Last week Geordin Hill-Lewis, shadow finance minister in the Democratic Alliance (DA), wrote that South Africa was "trapped" in an "obsession with race-based transformation policies". These prevented the country from "attracting investment, driving growth, and creating jobs". The "Eskom debacle" showed how the "elevation of racial redress above all other priorities has the most devastating effect on the poor".

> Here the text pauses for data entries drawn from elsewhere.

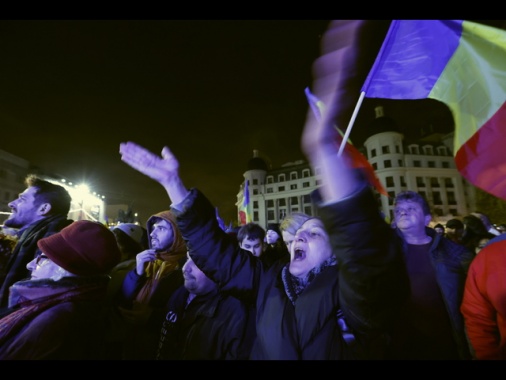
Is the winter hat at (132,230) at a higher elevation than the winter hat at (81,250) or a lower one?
higher

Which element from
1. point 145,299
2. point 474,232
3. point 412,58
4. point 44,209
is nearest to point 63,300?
point 145,299

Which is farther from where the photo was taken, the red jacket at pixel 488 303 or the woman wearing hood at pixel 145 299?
the woman wearing hood at pixel 145 299

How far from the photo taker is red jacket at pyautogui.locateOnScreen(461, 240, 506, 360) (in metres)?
2.31

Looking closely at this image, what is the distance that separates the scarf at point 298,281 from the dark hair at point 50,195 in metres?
3.50

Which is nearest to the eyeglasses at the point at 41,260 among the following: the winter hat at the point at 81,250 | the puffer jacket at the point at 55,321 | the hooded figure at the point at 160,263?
the winter hat at the point at 81,250

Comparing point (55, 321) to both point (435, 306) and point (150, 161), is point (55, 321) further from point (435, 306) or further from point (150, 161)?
point (435, 306)

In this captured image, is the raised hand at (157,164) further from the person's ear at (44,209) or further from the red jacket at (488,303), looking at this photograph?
the red jacket at (488,303)

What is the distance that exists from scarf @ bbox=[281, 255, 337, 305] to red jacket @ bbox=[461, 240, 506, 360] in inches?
56.3

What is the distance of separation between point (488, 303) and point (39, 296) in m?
3.74

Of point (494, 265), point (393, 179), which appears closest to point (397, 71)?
point (494, 265)

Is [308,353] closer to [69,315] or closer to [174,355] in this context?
[174,355]

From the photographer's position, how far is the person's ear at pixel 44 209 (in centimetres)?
377

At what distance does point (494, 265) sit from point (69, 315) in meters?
3.47

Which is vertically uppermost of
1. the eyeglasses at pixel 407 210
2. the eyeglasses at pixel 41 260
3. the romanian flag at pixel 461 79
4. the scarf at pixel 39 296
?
the romanian flag at pixel 461 79
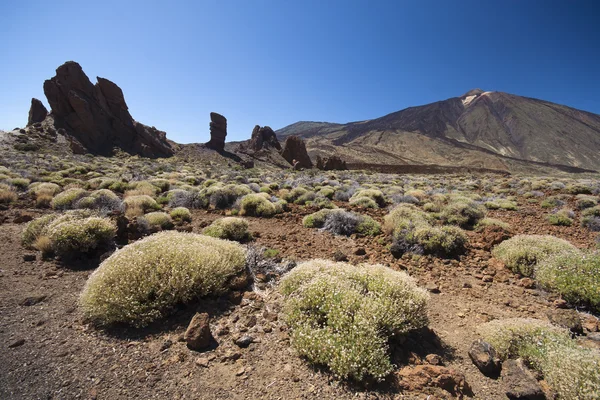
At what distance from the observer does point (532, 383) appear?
2.61 metres

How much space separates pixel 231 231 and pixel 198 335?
4.13 metres

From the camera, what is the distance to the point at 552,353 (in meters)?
2.71

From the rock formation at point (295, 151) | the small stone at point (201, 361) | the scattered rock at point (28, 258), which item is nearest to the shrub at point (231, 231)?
the scattered rock at point (28, 258)

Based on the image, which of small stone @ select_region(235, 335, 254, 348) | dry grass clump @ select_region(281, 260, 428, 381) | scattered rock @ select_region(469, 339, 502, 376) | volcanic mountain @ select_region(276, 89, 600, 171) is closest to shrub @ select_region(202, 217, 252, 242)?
dry grass clump @ select_region(281, 260, 428, 381)

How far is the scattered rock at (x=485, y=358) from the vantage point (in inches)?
114

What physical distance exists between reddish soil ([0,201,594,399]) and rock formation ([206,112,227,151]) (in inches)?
1990

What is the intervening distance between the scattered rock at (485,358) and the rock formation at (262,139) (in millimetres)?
53655

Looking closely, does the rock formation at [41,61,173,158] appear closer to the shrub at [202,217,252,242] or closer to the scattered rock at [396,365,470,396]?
the shrub at [202,217,252,242]

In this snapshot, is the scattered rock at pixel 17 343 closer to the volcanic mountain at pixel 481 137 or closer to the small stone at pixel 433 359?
the small stone at pixel 433 359

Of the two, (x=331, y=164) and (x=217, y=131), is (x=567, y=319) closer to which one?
(x=331, y=164)

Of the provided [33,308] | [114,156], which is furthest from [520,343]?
[114,156]

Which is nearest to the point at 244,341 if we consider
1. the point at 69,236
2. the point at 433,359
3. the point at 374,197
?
the point at 433,359

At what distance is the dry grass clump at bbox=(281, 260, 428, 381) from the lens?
2719 mm

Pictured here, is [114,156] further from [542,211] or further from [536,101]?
[536,101]
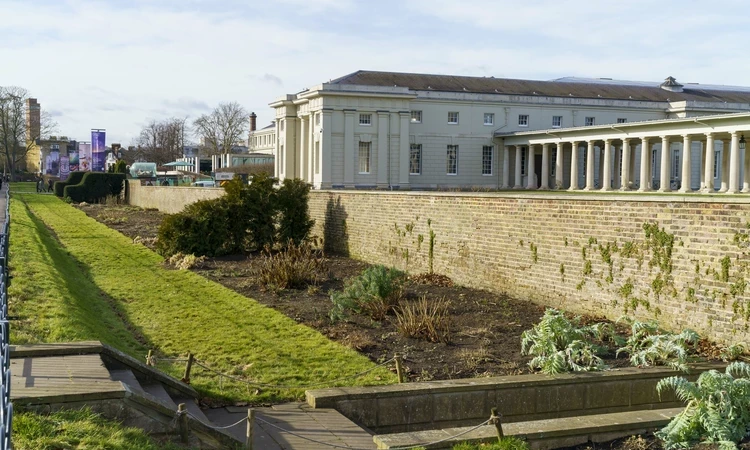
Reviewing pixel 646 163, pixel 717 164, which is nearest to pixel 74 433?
pixel 646 163

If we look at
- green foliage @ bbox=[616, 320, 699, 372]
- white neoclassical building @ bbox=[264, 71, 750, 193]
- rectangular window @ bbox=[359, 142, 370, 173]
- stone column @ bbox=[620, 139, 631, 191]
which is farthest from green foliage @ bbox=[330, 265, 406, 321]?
rectangular window @ bbox=[359, 142, 370, 173]

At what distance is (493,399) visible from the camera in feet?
28.4

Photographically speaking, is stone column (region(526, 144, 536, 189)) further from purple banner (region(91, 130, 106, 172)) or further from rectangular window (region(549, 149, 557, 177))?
purple banner (region(91, 130, 106, 172))

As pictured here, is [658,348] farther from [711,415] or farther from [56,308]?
[56,308]

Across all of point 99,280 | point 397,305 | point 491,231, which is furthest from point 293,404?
point 99,280

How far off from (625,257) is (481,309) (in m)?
2.71

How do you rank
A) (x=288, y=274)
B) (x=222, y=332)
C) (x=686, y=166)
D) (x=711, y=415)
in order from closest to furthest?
(x=711, y=415) → (x=222, y=332) → (x=288, y=274) → (x=686, y=166)

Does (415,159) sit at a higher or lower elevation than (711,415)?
higher

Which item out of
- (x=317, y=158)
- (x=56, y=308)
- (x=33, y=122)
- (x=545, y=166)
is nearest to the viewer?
(x=56, y=308)

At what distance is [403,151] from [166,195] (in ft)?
64.5

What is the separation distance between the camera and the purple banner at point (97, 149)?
2648 inches

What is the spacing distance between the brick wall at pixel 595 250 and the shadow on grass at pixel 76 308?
273 inches

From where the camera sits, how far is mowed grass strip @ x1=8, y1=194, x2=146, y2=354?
10203 mm

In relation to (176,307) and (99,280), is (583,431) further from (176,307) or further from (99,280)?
(99,280)
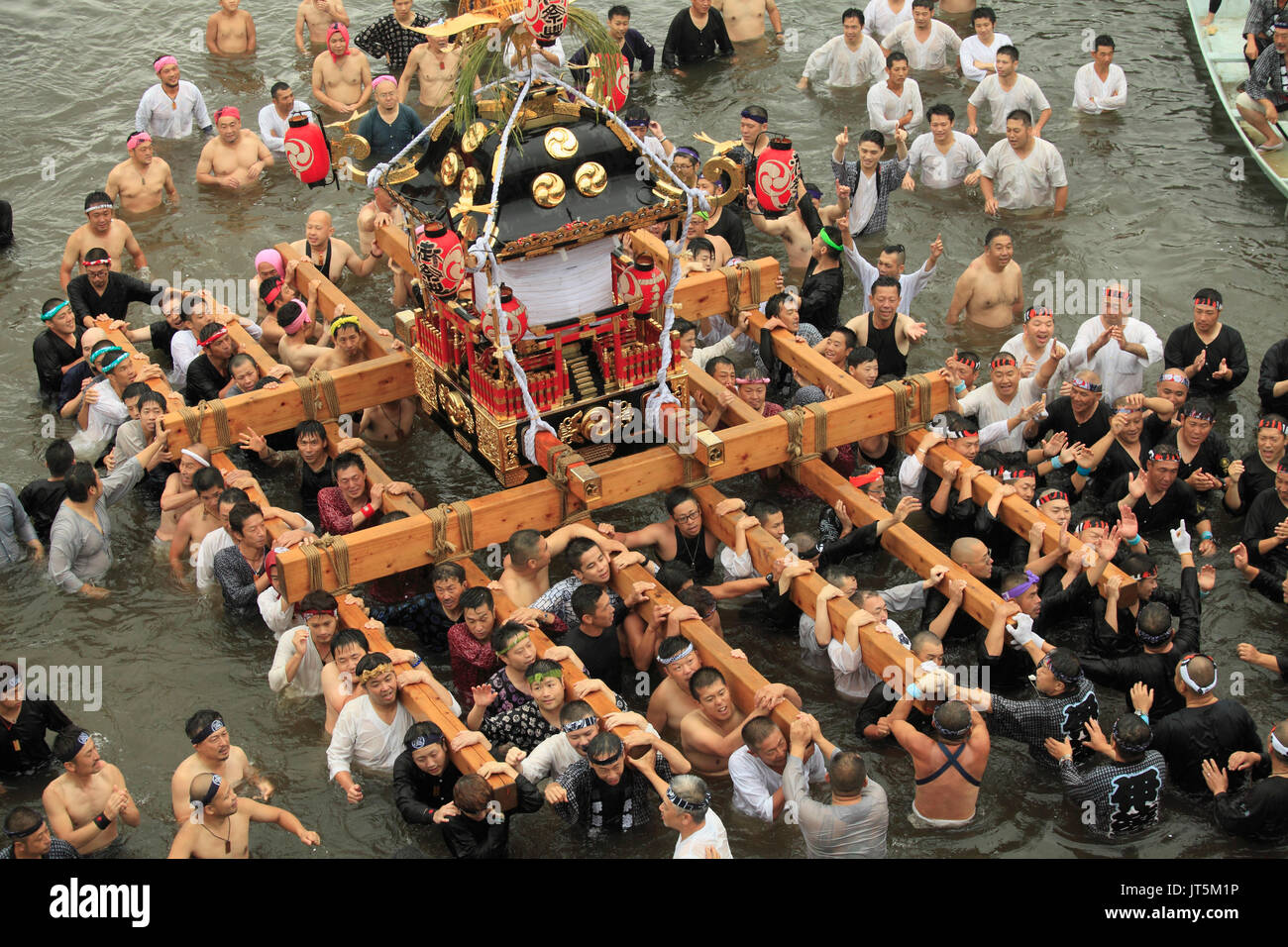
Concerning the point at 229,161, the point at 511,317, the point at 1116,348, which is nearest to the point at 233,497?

Unfortunately, however, Mr Hill-Lewis then went on to confuse this accurate analysis with the suggestion that "over time an alternative will become an attractive option". What, precisely, are he and his party waiting for? Why is his colleague John Steenhuisen, running for the party leadership, also sending out mixed messages to the effect that "we must confidently evangelise non-racialism, while maintaining our commitment to redress" (which sounds like continuing to use race as a "proxy")?
The retreat from apartheid began 46 years ago, when the National Party (NP) government accorded to black African workers the same rights to go on strike as had long been enjoyed by white, coloured, and Indian workers. Forty years ago, black Africans were given the same statutory trade union rights as other workers. Not long after that, the pass laws were repealed. The Group Areas and Land Acts were repealed in 1991, and finally, of course, full franchise rights came into operation in 1994. The disentangling of "race" from "disadvantage" is a process that has been under way for nearly half a century.
And it has continued. Four years ago Jeff Radebe, minister in the presidency, said that the number of black middle-class South Africans had risen from 300 000 in 1994 to around five million. White people now account for only a third of all those covered by medical aids. Whites are in the minority in former whites-only fee-charging schools. There are now 1.41 black Africans with university degrees for every white person with such a degree. Black Africans account for more than 60% of skilled technical staff throughout the economy.
They own almost eight times as many homes as whites do. For several years now whites have accounted for fewer than half of suburban property purchases. For every white household using electricity for heating there are five black African households using it. Mr Steenhuisen himself recently noted that Eskom had more than 48 000 staff members earning on average more than R780 000 a year. And the finance minister, Tito Mboweni, said in his budget statement last month that the country had more than 29 000 politicians and public servants earning an average of more than R1 million a year each. The great majority of these, as of the top earners at Eskom and elsewhere in the public sector, are likely to be black Africans.
All of these figures show that continuing to use race as a "proxy" for disadvantage is misleading and anachronistic. Not only that, promoting "redress" via race-based "employment equity" targets has done immense harm to the entire public sector, including health care, water supply, schooling, and the criminal justice system. Among the consequences have been anaemic investment, slow growth, and rising unemployment.